After losing 10% this past week, it's worth investigating the company's fundamentals to see what we can infer from past performance.
Check out our latest analysis for Lifetime Brands
Lifetime Brands wasn't profitable in the last twelve months, it is unlikely we'll see a strong correlation between its share price and its earnings per share (EPS). Arguably revenue is our next best option. Shareholders of unprofitable companies usually desire strong revenue growth. That's because fast revenue growth can be easily extrapolated to forecast profits, often of considerable size.
Over the last three years, Lifetime Brands' revenue dropped 10% per year. That's not what investors generally want to see. With revenue in decline, and profit but a dream, we can understand why the share price has been declining at 18% per year. Having said that, if growth is coming in the future, now may be the low ebb for the company. We don't generally like to own companies that lose money and can't grow revenues. But any company is worth looking at when it makes a maiden profit.
The image below shows how earnings and revenue have tracked over time (if you click on the image you can see greater detail).

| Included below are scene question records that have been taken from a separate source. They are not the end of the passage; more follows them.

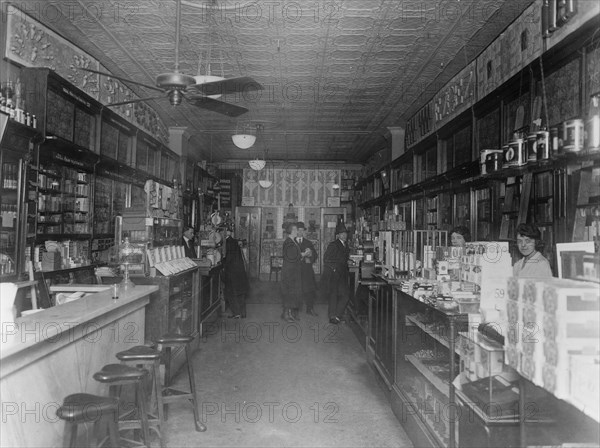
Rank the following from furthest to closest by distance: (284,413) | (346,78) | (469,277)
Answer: (346,78) < (284,413) < (469,277)

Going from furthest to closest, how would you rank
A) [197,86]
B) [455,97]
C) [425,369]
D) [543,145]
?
[455,97], [197,86], [425,369], [543,145]

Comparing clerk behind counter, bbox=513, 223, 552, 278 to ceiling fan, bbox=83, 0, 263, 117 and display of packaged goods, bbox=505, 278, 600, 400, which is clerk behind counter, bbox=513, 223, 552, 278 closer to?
display of packaged goods, bbox=505, 278, 600, 400

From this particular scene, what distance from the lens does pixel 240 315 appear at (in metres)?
8.33

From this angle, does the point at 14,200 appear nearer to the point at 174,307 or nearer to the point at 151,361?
the point at 174,307

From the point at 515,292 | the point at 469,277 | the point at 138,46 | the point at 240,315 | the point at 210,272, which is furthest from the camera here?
the point at 240,315

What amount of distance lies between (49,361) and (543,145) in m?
Answer: 3.03

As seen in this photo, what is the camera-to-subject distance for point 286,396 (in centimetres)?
457

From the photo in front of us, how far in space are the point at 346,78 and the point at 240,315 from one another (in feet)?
14.0

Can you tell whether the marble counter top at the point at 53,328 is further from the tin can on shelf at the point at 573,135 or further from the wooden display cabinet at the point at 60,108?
the tin can on shelf at the point at 573,135

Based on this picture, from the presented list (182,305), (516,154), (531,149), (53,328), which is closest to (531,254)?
(516,154)

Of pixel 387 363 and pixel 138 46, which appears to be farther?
pixel 138 46

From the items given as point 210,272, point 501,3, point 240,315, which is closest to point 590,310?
point 501,3

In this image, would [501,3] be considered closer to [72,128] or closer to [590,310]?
[590,310]

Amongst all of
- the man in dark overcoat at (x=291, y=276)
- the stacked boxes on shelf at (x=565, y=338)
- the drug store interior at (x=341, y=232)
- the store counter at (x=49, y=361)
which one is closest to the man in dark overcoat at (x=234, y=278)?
the drug store interior at (x=341, y=232)
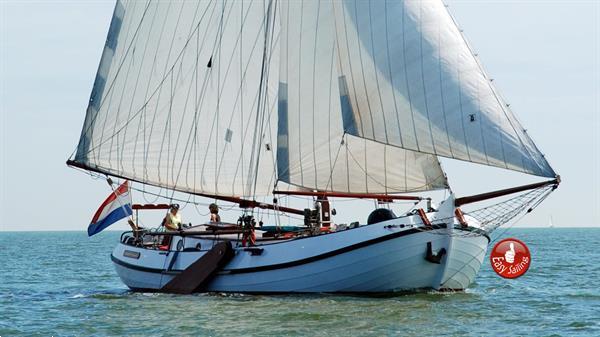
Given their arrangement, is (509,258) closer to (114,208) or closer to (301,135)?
(301,135)

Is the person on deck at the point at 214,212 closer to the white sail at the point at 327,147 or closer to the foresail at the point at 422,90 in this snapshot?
the white sail at the point at 327,147

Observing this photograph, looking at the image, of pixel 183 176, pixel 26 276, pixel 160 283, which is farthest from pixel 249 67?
pixel 26 276

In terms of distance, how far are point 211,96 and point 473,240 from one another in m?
9.51

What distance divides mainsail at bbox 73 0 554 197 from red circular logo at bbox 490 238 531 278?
7.63 feet

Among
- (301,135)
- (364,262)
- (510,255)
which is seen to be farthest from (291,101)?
(510,255)

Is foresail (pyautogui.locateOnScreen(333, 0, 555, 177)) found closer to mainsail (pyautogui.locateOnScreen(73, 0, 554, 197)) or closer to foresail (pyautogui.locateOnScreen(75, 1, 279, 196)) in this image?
mainsail (pyautogui.locateOnScreen(73, 0, 554, 197))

Take a more thorough look at Lifetime Brands' financial health with this free report on its balance sheet.
What About Dividends?
It is important to consider the total shareholder return, as well as the share price return, for any given stock. The TSR incorporates the value of any spin-offs or discounted capital raisings, along with any dividends, based on the assumption that the dividends are reinvested. So for companies that pay a generous dividend, the TSR is often a lot higher than the share price return. As it happens, Lifetime Brands' TSR for the last 3 years was -63%, which exceeds the share price return mentioned earlier. This is largely a result of its dividend payments!
A Different Perspective
Lifetime Brands provided a TSR of 18% over the last twelve months. But that return falls short of the market. On the bright side, that's still a gain, and it is certainly better than the yearly loss of about 4% endured over half a decade. So this might be a sign the business has turned its fortunes around. While it is well worth considering the different impacts that market conditions can have on the share price, there are other factors that are even more important. Even so, be aware that Lifetime Brands is showing 1 warning sign in our investment analysis , you should know about...
If you like to buy stocks alongside management, then you might just love this free list of companies. (Hint: many of them are unnoticed AND have attractive valuation).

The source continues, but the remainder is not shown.